At Open Arms of Minnesota, we prepare and deliver medically tailored meals free-of-cost to Minnesota residents diagnosed with HIV/AIDS, cancer, MS, ALS, ESRD, CHF, and COPD. With eight different menus, our meals are designed to meet the specific dietary needs of our clients due to the health conditions they are living with. In addition to meals, we provide nutrition education and counseling to our clients and provide meals for caregivers and dependents in the home as well. Open Arms is one of a select group of organizations from across the country to earn accreditation from the Food Is Medicine Coalition (FIMC), meaning we adhere to national standards regarding the make-up and nutrition of our meals to ensure that we are truly providing food that is medicine for our clients, and that can be a stabilizing factor in their lives. 

I have worked at Open Arms for five years and have been proud to see our organization adapt and change to meet the needs of our community over that time. We have run an emergency 4-week program in response to the COVID-19 pandemic to support people sheltering in place, piloted a medically-tailored grocery bag program for individuals experiencing  high-risk pregnancies, and launched the Cultural Meals Program to develop new menus that are both medically-tailored and culturally familiar to better serve our diverse community of clients.

This last year, however, has truly felt different in its demand that we all continuously do more with less. And as more nonprofit and social services are impacted, either shutting their doors, or reducing services out of necessity, our clients are turning to us for support more than ever.

Rather than discouraging our staff, this has led, once again, to innovative ideas to support our clients’ holistic needs. Our team of registered dietitians provide nutrition education and counseling alongside client meals, building lasting knowledge and skill sets around nutrition that clients can carry with them. We also have a passionate Client Services team, including an Advocacy Specialist that takes dedicated time to call our clients who express a need for additional services and get them connected to additional resources such as home chore help, rental assistance, or support groups for social connection.

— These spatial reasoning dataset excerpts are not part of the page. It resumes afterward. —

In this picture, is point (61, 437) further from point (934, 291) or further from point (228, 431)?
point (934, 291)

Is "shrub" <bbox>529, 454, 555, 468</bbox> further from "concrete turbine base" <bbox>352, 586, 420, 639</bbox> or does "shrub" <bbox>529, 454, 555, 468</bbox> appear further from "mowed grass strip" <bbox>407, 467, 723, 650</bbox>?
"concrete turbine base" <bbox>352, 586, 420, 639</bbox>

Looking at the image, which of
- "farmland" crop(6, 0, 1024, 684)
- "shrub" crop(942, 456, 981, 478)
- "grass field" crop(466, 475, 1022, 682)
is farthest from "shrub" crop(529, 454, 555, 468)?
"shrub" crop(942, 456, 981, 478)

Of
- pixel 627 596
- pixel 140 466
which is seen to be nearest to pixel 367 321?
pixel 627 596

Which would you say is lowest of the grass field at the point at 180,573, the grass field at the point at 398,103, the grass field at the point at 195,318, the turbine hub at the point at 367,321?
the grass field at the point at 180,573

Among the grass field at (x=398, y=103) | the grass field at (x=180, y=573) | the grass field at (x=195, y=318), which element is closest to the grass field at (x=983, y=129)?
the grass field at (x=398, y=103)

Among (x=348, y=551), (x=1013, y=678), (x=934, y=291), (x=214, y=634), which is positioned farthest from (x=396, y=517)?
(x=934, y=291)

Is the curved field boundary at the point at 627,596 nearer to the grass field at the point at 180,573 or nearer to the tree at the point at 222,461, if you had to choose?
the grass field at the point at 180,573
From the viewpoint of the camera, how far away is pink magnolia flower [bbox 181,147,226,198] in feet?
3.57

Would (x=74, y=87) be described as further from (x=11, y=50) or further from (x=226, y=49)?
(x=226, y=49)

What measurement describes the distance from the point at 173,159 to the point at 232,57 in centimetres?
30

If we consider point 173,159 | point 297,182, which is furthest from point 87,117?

In the last year, two staff members started a “Food and Fun” social hour that clients can drop into and find community and connection, and a cross-departmental committee of team members worked to develop diagnosis specific resource guides to provide to all our clients when they start on services.

These wrap-around services are important, now more than ever, as most of our clients are struggling with more than medical challenges.

In our 2025 fiscal year, 49% of our clients were living under 200% of the Federal Poverty Level.  In our 2025 Client Satisfaction Survey (sent annually), 52% of clients reported that if they didn’t receive meals from Open Arms, they would not have enough to eat.

Open Arms of Minnesota client receiving a meal delivery.

This highlights the intersection of nutrition and the many social drivers of health impacting our community. 

This is further illustrated in 92% of clients reporting that their stress has decreased since starting services, 98% of clients reporting that the meals have helped them continue to live at home and remain independent, and 90% of clients report that the meals help them stay out of the hospital and/or emergency room.

The innovation and flexibility of our team over my time here has crystalized for me that while providing medically tailored meals to our clients is critical in addressing their health needs, one of the most important things that we do at Open Arms is provide kindness and community to our clients. Open Arms itself started as a single act of kindness in 1986 – Bill Rowe, our founder, cooking food in his apartment and delivering it to a handful of neighbors living with AIDS who had become too sick to cook for themselves. Almost forty years later, we remain committed to nourishing our community, mind and body, through whatever comes next.